White Minneapolis residents who care about education, in whose numbers I count myself, are adept at highlighting the systemic designs that serve as barriers to students of color in our community. We are less reliable in applying the same level of analysis to the systemic designs we use to sustain our own positions of advantage.

 

One tool we use to perpetuate that advantage with brutal effect is the intersection of housing and education. If we have any hope of achieving a just and democratic community, these tools must be dismantled. This means eliminating the current systems that assign students to schools (and exclude them from others) using students’ home addresses.

There is a long and well-documented history of racism in housing in our country and in our community.  It involves the collusion of the federal government, home loan institutions, and individual citizens.

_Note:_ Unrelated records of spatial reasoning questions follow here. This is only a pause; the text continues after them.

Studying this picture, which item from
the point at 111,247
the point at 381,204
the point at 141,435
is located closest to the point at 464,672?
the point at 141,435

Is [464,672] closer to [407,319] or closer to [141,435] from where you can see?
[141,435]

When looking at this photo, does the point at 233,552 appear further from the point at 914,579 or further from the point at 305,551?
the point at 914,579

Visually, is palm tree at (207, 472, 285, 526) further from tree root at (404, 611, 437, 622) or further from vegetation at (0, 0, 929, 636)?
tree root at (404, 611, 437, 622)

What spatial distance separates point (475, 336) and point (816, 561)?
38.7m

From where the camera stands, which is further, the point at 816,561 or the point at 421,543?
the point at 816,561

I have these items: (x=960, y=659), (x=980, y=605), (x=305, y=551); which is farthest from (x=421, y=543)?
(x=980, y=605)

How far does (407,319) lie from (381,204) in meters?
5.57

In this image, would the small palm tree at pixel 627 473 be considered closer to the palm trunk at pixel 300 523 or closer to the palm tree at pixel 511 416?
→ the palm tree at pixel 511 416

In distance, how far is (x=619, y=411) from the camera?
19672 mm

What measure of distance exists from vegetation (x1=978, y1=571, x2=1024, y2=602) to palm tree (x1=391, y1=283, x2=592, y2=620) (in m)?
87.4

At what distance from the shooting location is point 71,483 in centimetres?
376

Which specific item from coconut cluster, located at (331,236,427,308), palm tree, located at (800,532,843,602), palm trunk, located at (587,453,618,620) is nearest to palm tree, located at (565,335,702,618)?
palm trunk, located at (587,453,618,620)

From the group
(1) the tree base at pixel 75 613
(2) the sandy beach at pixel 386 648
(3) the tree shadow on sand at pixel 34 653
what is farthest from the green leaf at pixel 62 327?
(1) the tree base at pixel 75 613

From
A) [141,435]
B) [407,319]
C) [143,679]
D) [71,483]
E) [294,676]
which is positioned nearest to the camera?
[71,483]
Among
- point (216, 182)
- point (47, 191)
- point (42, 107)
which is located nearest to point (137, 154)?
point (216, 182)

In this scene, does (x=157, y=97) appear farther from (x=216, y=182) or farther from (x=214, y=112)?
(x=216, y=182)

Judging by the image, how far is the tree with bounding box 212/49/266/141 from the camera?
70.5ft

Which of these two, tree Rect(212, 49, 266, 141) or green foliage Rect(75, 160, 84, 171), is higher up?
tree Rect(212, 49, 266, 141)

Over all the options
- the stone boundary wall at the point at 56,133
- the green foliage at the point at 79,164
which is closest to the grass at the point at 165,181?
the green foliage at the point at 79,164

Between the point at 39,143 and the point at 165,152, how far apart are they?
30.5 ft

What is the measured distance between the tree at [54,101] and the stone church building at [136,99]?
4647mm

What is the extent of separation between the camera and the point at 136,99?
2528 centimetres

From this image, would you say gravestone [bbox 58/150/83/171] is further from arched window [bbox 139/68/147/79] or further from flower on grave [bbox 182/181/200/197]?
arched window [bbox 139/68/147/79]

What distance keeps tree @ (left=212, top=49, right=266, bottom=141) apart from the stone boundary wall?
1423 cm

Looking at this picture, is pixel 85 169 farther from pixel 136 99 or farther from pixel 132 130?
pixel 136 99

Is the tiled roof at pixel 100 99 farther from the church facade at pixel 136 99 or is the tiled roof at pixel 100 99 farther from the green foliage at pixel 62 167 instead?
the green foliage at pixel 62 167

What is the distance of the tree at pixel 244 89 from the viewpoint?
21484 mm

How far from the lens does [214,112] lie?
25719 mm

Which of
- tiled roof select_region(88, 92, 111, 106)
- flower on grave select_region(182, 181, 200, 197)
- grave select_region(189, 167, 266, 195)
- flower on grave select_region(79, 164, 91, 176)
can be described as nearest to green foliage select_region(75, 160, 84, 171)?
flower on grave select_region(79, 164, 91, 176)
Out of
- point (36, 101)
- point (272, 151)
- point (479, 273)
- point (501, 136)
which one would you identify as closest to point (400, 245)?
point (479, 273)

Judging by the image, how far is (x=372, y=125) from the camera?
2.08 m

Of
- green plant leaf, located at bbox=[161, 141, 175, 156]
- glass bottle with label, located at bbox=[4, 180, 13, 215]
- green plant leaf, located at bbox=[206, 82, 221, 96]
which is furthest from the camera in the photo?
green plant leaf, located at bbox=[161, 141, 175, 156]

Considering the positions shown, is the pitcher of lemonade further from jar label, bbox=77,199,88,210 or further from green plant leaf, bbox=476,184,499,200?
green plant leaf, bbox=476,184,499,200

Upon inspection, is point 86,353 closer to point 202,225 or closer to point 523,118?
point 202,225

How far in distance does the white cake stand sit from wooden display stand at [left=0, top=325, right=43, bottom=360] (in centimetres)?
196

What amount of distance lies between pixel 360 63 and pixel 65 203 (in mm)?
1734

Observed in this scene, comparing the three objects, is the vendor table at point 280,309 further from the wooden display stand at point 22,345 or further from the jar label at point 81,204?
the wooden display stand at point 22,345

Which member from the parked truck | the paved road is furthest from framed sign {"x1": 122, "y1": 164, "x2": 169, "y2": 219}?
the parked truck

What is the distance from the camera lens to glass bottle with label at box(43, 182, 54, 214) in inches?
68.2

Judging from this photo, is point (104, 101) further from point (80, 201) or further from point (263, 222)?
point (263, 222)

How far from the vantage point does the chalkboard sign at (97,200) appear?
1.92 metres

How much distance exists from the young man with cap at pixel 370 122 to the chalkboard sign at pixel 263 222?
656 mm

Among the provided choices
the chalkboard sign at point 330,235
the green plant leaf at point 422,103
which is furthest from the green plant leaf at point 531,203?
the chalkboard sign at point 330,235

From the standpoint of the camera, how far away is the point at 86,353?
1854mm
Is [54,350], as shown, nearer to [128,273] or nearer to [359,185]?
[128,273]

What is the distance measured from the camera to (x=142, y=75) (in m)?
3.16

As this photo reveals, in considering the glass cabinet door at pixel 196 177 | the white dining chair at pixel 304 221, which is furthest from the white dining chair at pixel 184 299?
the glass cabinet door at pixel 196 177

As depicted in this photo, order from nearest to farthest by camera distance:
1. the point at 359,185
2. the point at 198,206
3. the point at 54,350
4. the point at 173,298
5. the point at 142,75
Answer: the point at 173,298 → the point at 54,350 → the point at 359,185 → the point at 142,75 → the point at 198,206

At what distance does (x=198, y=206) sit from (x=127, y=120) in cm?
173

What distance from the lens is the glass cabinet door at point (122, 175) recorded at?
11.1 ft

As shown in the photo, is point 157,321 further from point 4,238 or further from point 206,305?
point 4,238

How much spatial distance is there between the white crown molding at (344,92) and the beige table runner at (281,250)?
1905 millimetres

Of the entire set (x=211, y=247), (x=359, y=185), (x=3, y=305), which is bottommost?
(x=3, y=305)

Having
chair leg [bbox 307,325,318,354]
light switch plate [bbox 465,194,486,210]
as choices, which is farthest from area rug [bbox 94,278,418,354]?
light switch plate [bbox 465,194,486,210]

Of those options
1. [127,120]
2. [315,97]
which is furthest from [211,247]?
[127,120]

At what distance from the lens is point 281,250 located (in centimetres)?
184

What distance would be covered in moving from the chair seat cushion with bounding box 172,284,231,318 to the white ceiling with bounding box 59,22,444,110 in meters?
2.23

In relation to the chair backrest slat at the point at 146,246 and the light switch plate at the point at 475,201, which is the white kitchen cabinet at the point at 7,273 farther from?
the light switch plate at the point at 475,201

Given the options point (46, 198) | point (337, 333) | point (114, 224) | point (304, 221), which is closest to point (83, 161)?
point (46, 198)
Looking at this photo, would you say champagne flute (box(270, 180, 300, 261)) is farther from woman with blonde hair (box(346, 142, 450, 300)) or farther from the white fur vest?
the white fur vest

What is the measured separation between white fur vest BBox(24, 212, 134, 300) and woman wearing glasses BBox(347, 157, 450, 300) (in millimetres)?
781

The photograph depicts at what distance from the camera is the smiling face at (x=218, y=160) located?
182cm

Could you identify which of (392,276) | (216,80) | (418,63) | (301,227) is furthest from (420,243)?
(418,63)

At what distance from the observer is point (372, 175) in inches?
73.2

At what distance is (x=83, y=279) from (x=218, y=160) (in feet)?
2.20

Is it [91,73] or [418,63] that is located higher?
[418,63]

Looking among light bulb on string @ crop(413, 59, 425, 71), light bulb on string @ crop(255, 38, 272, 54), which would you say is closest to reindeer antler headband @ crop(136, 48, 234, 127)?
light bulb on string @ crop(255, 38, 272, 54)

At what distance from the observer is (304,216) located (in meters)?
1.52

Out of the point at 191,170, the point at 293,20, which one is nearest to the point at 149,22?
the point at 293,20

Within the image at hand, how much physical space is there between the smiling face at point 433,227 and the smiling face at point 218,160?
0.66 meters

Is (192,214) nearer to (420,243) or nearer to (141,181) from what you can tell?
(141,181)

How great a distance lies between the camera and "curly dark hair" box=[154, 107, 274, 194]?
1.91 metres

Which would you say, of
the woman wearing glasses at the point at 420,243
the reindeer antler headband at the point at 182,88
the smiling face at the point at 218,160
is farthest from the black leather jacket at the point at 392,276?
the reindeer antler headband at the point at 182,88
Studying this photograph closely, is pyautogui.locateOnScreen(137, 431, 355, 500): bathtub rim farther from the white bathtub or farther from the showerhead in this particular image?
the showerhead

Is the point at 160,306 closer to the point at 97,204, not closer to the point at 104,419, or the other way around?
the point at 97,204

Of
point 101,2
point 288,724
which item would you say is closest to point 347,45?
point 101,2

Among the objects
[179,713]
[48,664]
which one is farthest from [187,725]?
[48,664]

In the early- and mid-20th Century, the Federal Housing Administration began to insure mortgages in an effort to boost home ownership and grow the middle class. But the program was plainly racist. The FHA created maps that defined where and how they would insure mortgages. White neighborhoods were colored blue and green, and were given the highest rating for lending purposes. Black neighborhoods were colored in red, and were effectively denied the support of the federal government.

This redlining was done in collusion with lending institutions, which used and contributed to the FHA’s maps.

But it wasn’t just the government and lending institutions that reinforced segregation in Minneapolis. Individual homeowners, seeking to ensure the White racial purity of their neighborhood included “racial covenants” into their home deeds that prohibited anyone other than a White person from ever owning the home.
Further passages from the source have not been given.